Funcionarán cuatro centros de acogida para alumnos extranjeros en el próximo curso
Federico M. Winer
fwiner@tribunalatina.com
Finalmente y después de una
larga polémica al respecto, el Departamento de Educación dio via libre a la prueba piloto para los Espacios de Bienvenida Educativa (EBE) en Cataluña aunque con una tangible reducción del tiempo de permanencia. Así las cosas, ahora los niños y adolescentes de entre 8 y 18 años que se incorporen a la red educativa del país, tanto en la Escuela Primaria como en la ESO, estarán un máximo de 30 días en las EBE antes de cursar a la par del resto de la clase.
Otro punto clave es que esta medida se aplicará a todos los alumnos más allá de su país de origen, incluyendo a los de la Unión Europea (UE). Esto cambia la mirada que tenía el proyecto en julio, cuando los chicos eran elegidos de acuerdo a su cultura de procedencia. Es decir que afectaba a los africanos, asiáticos, europeos del este mientras que comunitarios y latinoamericanos no estaban afectados.
De cualquier modo, la norma permite que según la evolución del alumno su tiempo de permanencia en el EBE sea menor. Es de esperarse que los latinoamericanos, más no sea por una cuestión de tener una mayor cercanía cultural e idiomática, abandonen estas aulas antes que sus pares de otro orígen. La decisión de dicho paso queda en manos de los responsables de estos centros, quienes los derivarán a las más de mil aulas de acogida de las escuelas públicas catalanas.

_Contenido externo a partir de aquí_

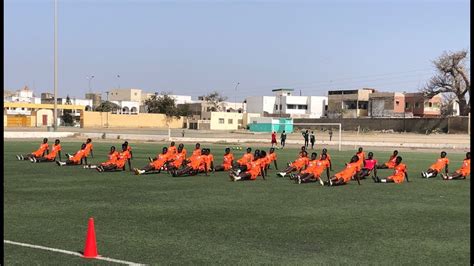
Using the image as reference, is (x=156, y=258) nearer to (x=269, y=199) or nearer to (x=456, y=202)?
(x=269, y=199)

En cada EBE trabajará una coordinadora, una educadora social, una monitora y una técnica en integración. Estarán abiertas durante todo el año y durante este período de prueba funcionarán cuatro centros en las ciudades de Vic (provincia de Barcelona) y Reus (provincia de Tarragona).
En la primera funcionará desde el 15 de septiembre sólo uno en el antiguo edificio de la Casa de la Caritat, mientras que en la segunda lo harán en el CEIP Doctor Alberich i Casas, en el IES Gabriel Ferrater i Soler y en el Col·legi La Salle. En Reus comenzarán durante octubre.